2) you're right that I should implement a save file function of some kind to keep track of where it is, and be able to get back from where you left off.

3) I probably won't be implementing a "generate by chapter request" Sadly, that might add unnecessary complications to the program, that I a single repo maintainer would have trouble maintaining. :/ sorry

I'd LOVE to have anyone else helping out with the code for this project but so far nothing yet :/

Anyway, Thank you for your feedback and I hope that helps answer any of your questions.

EdouardVuillard commented 1 month ago

Thanks Drew and I certainly appreciate the limits on your resources. You are right about the time estimate: after a few days running it has dropped back to a much more reasonable 40 days. I understand that stage (5) is by far the longest stage and stage (6) I expect will be short. However, it would still be nice to be able to resume anytime if stage (5) is interrupted.
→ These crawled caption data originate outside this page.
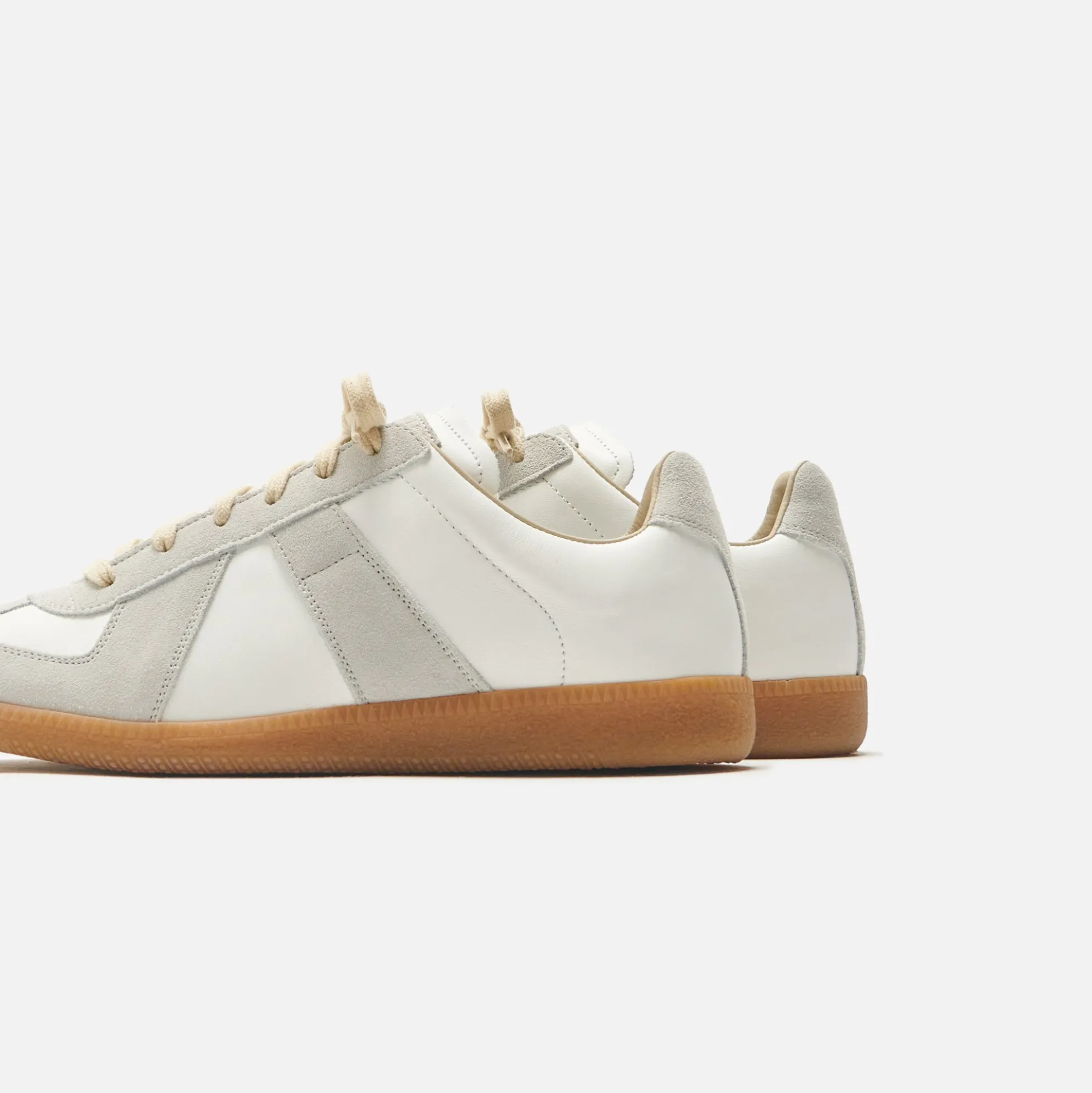 WMNS Replica Sneakers
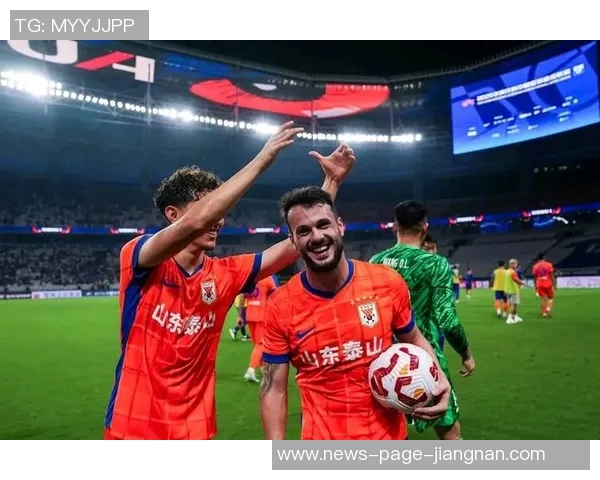 卡扎伊什维利帽子戏法助力球队胜利荣膺中超第24轮最佳球员称号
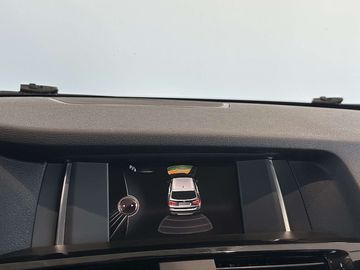 Car image 31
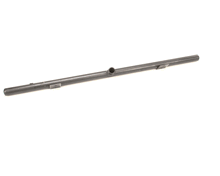 VULCAN HART 00-854630-00001 MANIFOLD GAS 40 GAL BP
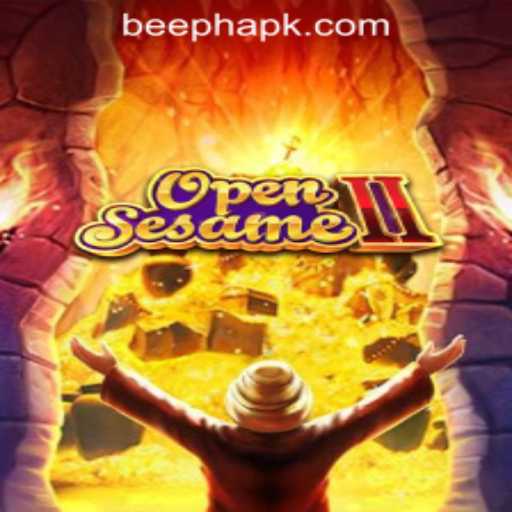 Explore OpenSesameII at BEE.PH - Online Casino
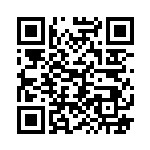 QR Code: /public/read_me/index/36497/file_list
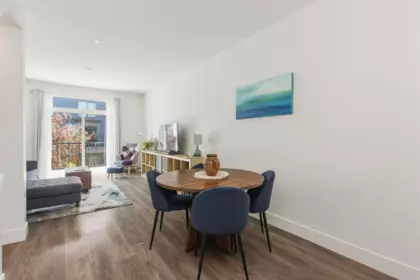 Pantry Photo of 1329 Halyard Place, Squamish, BC
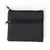 Portemonnaie Ralf - schwarz, Farbe: schwarz personalisierte Geschenke , 2 image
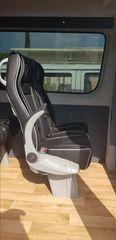 Mercedes-Benz 2014 Sprinter -thumb-12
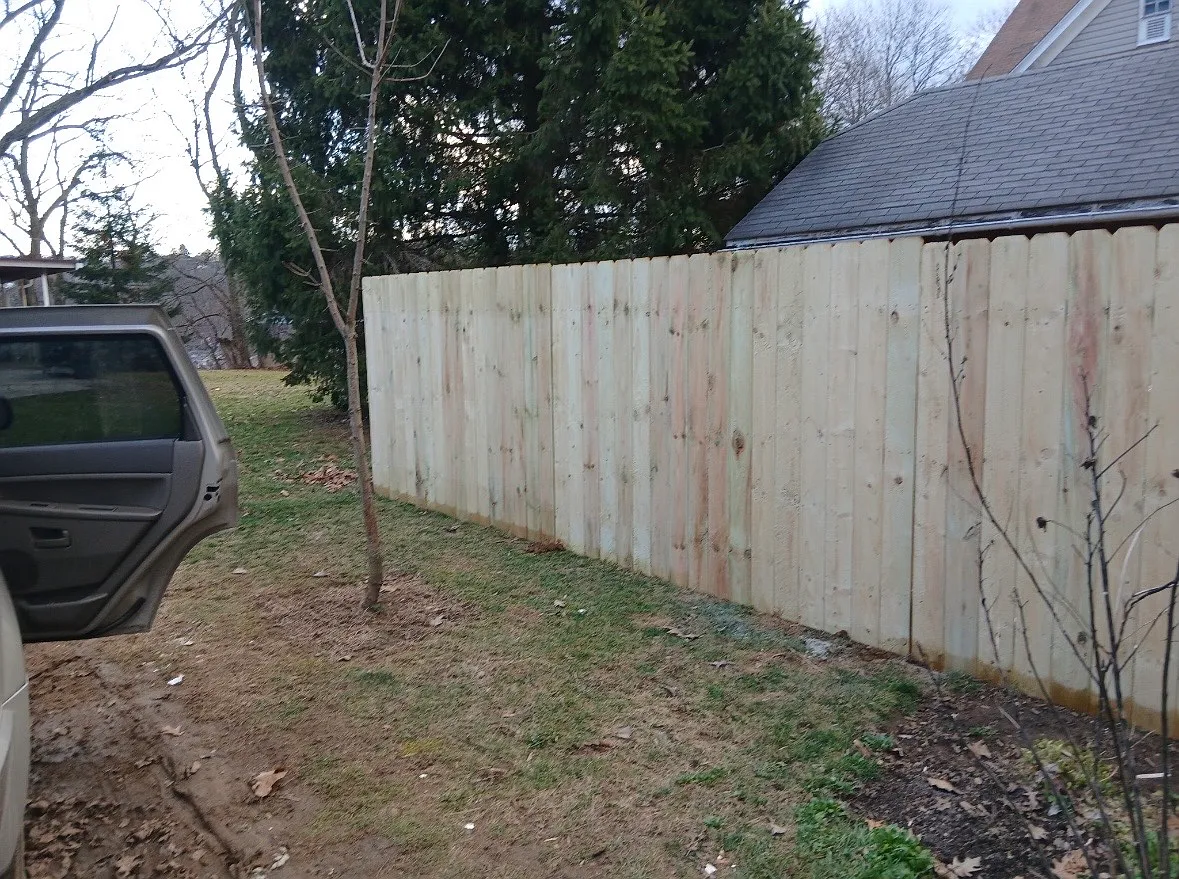 3 bed, 1408 sqft, $1,200 — Photo 3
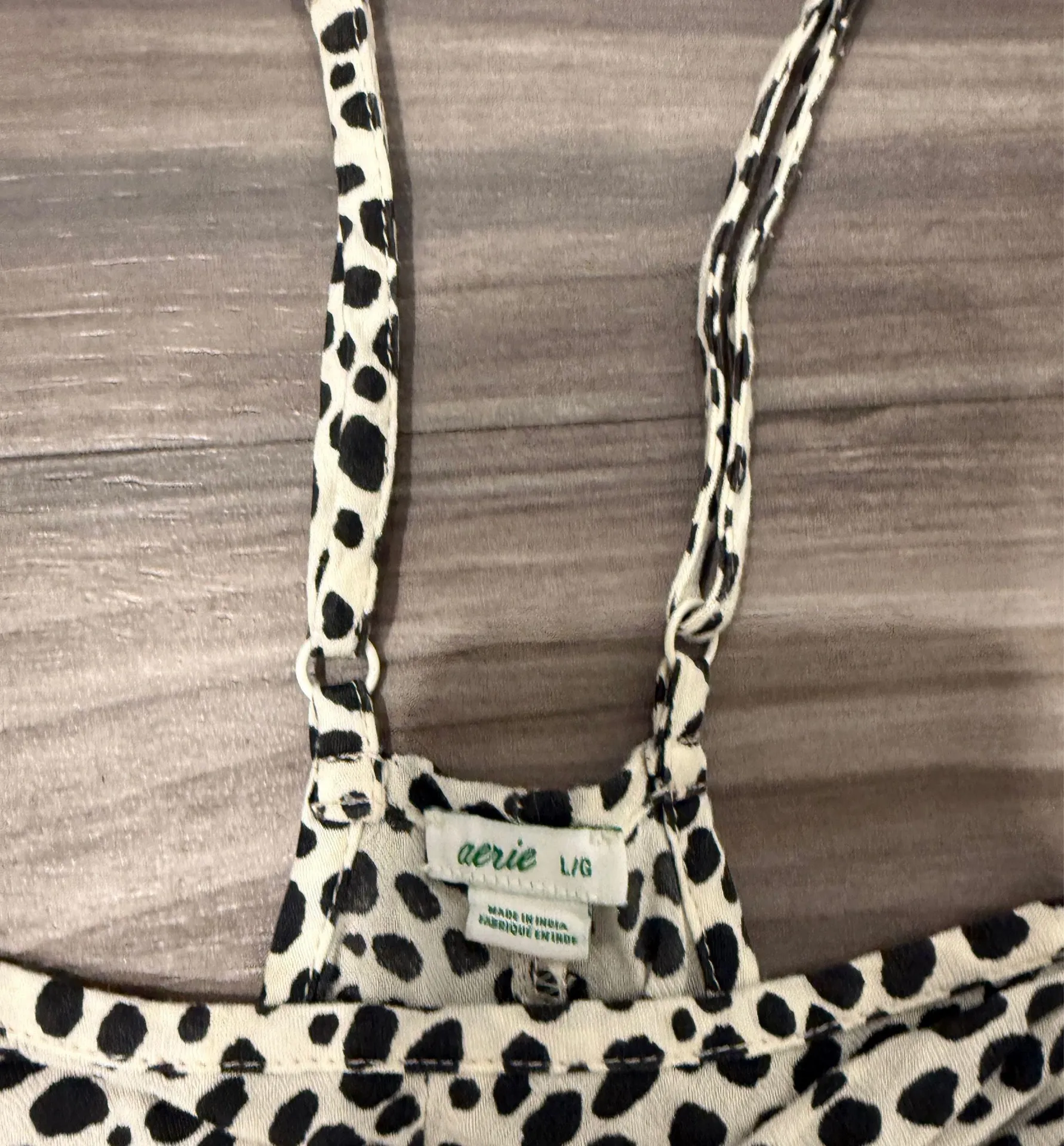 Aerie Coveralls - Image 3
I have a possible temporary workaround for the problem of starting listening before the complete book is ready. I copied out the finished WAV files and merged them together using ffmpeg. This produced a single 40 minute WAV that I can load on to my iPod Classic. Not pretty but probably good enough to get started.

DrewThomasson commented 1 month ago

Yeah honestly that's what I do when I'm impatient with it lol

Also I now realize your running it off a cpu and not a nvidia gpu is why it's probably taking so long for you. . :/

If you have a nvidia gpu with a minimum of 4gb vram then you should be able to generate the audiobook at around real-time audiobook speed

Edit: I'll see about getting some kind of save file working tho

DrewThomasson commented 1 month ago

At the moment I'm designing a save system, any suggestions would be helpful.